Link File & Jump List Parser
This script is designed to parse shortcut-link streams as defined by the Microsoft [MS-SHLLINK] document specification V2, which was released on the 14th December 2011.
The script will parse the streams contained in 'lnk', 'customDestinations-ms' and 'automaticDestinations-ms' files specified by the user.
The 'customDestinations-ms' and 'automaticDestinations-ms' files are used to implement the jump-lists introduced with Windows 7.
Jump-lists extend the functionality of menu-items shown on the Windows start menu and task bar.
Jump-lists allow for additional application-control options but their forensic significance lies in the fact that they track recent file-activity over a significant length of time. This may include activity not tracked by other areas of the operating system, the shortcut link files maintained in a user's 'Recent' folder for instance.
Jump-lists also contain information that may enable the examiner to identify exactly which applications have been used to open a particular file.
The 'automaticDestinations-ms' file is a compound file as defined by the Microsoft [MS-CFB] Compound Binary File specification document. Shortcut-link streams stored in these files each have a name that is an index number in hex format.
Each 'automaticDestinations-ms' file will also contain one additional stream called 'DestList'. This is believed to act as a most-recently-used (MRU) index-list and will contain an entry for each sibling. This entry will contain a Windows DATETIME stamp, which usually represents the time the associated item was last opened.
The exact format of the 'customDestinations-ms' file isn't known but research has shown it to contain a concatenated list of shortcut-link streams.
Both the 'automaticDestinations-ms' and 'customDestinations-ms' are named using an application ID or hash that links their content to a particular application, process or function.
Lists of application IDs are available for download from the Internet.

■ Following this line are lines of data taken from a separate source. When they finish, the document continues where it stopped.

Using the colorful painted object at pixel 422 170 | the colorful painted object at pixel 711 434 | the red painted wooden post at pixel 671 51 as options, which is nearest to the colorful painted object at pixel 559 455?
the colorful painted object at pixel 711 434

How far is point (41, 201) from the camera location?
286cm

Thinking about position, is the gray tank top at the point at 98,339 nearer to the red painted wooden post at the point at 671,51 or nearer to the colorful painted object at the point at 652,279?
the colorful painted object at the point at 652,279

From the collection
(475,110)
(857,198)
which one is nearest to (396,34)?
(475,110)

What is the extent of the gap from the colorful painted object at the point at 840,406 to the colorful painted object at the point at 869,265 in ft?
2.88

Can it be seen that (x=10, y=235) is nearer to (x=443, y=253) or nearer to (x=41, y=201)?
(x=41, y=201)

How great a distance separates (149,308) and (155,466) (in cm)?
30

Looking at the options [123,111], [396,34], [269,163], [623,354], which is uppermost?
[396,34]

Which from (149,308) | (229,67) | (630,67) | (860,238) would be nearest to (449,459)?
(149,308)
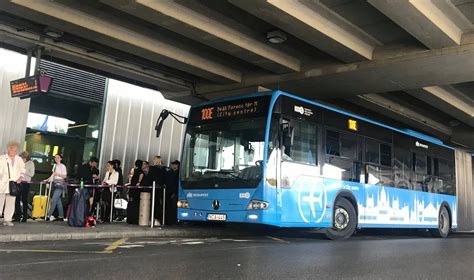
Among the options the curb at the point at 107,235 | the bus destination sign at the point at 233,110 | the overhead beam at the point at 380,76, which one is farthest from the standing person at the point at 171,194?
the overhead beam at the point at 380,76

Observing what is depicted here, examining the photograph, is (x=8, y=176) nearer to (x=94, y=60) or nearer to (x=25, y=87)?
(x=25, y=87)

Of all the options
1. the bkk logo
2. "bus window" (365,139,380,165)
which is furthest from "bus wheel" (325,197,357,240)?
"bus window" (365,139,380,165)

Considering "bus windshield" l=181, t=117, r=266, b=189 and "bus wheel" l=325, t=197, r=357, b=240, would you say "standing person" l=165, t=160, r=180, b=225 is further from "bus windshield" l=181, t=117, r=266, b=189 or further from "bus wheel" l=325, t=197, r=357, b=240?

This script contains an embedded, tab-delimited application-ID list called 'Jump List App ID List.txt'.
When this script is executed, it will extract a copy of the embedded application-ID-list into the same folder as itself provided that a file of the same name doesn't already exist.
The embedded application-ID list is provided as a convenience and is used at the examiner's own risk. The list can be edited as needed or another list used in its place. Using an application-ID list is not obligatory.
The output of the script is in the form of a tab-delimited spreadsheet file that can be opened using Microsoft Excel or another compatible application. Note that a small amount of additional formatting may be necessary if any values in the output file aren't displayed correctly.